BeckenschiefstandEin Beckenschiefstand entsteht, wenn die Beine unterschiedliche Länge haben. Diese Beinlängendifferenz kann einerseits – durch einen Unfall oder eine Krankheit hervorgerufen oder angeboren – anatomisch bedingt sein, oder aber es handelt sich um eine funktionelle Beinlängendifferenz, der ursprünglich Muskelverspannungen oder Fehlhaltung zugrunde liegt. Da das Becken von den Beinen getragen wird, passt es sich diesen an und stellt sich bei unterschiedlicher Beinlänge schief.
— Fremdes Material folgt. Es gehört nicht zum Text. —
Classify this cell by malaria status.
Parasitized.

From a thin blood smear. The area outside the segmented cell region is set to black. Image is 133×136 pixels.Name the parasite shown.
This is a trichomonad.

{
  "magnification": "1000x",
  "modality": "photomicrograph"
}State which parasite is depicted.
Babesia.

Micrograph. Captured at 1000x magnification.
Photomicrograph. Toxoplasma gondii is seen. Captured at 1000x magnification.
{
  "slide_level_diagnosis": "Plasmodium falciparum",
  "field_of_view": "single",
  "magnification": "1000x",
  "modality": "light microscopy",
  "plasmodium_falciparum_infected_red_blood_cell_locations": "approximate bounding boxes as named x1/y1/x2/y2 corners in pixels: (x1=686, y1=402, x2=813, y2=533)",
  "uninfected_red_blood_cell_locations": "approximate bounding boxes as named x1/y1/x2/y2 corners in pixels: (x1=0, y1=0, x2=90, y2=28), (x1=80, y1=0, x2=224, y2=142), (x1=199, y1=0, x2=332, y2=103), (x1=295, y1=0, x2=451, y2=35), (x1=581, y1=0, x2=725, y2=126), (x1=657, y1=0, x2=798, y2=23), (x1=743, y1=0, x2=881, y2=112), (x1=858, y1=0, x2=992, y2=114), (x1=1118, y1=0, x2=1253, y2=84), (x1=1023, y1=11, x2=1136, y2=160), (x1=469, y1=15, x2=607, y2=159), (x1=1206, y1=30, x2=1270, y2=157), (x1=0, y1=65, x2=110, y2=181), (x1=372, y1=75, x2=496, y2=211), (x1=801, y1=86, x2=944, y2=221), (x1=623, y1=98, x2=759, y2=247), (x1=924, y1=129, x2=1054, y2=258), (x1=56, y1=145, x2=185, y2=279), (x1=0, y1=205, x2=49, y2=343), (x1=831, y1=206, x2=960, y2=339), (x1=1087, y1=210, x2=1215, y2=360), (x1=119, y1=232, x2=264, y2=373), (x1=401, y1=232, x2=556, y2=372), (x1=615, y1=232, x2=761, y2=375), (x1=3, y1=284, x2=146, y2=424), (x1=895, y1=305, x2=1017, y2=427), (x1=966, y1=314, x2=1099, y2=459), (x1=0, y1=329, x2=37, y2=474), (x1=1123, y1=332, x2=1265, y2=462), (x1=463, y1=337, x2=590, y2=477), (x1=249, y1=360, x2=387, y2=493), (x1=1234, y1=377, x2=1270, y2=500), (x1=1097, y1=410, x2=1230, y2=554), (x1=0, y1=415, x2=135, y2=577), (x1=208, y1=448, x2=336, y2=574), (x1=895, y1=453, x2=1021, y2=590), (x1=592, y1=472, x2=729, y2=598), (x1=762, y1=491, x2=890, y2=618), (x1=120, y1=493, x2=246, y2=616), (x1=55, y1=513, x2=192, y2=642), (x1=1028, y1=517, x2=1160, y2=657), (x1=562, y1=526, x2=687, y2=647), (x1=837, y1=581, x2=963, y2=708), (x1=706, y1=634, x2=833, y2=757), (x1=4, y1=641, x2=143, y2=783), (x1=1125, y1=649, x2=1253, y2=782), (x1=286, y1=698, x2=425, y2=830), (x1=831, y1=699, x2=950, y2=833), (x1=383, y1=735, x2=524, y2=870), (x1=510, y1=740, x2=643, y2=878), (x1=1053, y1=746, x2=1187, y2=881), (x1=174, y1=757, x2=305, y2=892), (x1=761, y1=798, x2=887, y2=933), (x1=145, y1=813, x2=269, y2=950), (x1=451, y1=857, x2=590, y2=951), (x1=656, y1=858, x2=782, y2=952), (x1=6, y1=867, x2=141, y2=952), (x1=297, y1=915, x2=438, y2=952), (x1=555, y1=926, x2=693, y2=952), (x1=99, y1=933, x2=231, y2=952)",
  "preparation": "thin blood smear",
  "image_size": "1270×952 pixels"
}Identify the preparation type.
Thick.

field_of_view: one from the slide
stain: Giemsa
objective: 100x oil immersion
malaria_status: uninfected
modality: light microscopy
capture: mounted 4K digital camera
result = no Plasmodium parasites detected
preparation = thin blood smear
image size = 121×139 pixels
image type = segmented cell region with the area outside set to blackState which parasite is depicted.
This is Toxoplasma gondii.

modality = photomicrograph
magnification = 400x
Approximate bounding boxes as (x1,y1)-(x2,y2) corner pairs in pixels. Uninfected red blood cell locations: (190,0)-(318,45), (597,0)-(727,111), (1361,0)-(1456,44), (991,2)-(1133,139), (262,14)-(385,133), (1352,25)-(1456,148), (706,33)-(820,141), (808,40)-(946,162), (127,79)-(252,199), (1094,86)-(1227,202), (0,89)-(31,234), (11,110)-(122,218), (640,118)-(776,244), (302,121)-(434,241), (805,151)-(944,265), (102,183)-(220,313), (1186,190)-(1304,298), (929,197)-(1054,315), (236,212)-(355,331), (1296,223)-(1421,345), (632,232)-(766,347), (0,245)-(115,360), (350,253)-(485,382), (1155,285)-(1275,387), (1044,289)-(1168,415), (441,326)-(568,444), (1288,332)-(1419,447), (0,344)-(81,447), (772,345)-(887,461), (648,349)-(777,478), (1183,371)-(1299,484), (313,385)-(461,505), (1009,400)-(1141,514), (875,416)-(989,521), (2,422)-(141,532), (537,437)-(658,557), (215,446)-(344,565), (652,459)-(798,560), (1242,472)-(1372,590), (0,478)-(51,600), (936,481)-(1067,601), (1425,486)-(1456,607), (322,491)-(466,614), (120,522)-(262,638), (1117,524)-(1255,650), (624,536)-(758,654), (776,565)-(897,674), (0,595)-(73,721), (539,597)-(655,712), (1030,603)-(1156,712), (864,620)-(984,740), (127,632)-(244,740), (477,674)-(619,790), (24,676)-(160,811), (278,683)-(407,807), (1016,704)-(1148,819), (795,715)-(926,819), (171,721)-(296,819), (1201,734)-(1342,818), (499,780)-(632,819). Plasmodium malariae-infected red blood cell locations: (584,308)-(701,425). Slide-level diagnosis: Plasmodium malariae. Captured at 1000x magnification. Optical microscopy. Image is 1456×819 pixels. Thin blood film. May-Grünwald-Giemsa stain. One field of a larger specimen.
Steht das Becken schief, versucht der Rücken dies auszugleichen. Die Wirbelsäule wird seitwärts verkrümmt, es kommt zu einer Skoliose. Der Rücken ist in der Lage kleine Längendifferenzen zu kompensieren. Handelt es sich aber um einen großen Längenunterschied zwischen den Beinen, hat dies eine starke Skoliose zur Folge. Diese kann zu äußerst schmerzhaften Kreuzschmerzen, Abnutzungserscheinungen, Bandscheibenvorfällen, aber auch zu schmerzhaften Muskelverspannungen mit Kopfschmerzen und Sensibilitätsstörungen führen.

Echte Beinlängendifferenzen sind häufig:

  • 10% der Menschen haben Beinlängendifferenzen von über 1 cm.
  • Friedberg: Er untersuchte radiologisch 359 symptomlose Soldaten und fand dabei heraus:
  • 56 % hatten Beinlängendifferenz von 0-4 mm
  • 30% hatten Differenzen von 5-9 mm
  • 14% hatten Differenzen von 1 cm
  • Zwei von drei chronischen Patienten mit Kreuzschmerzen haben radiologisch nachgewiesene Beinlängendifferenzen.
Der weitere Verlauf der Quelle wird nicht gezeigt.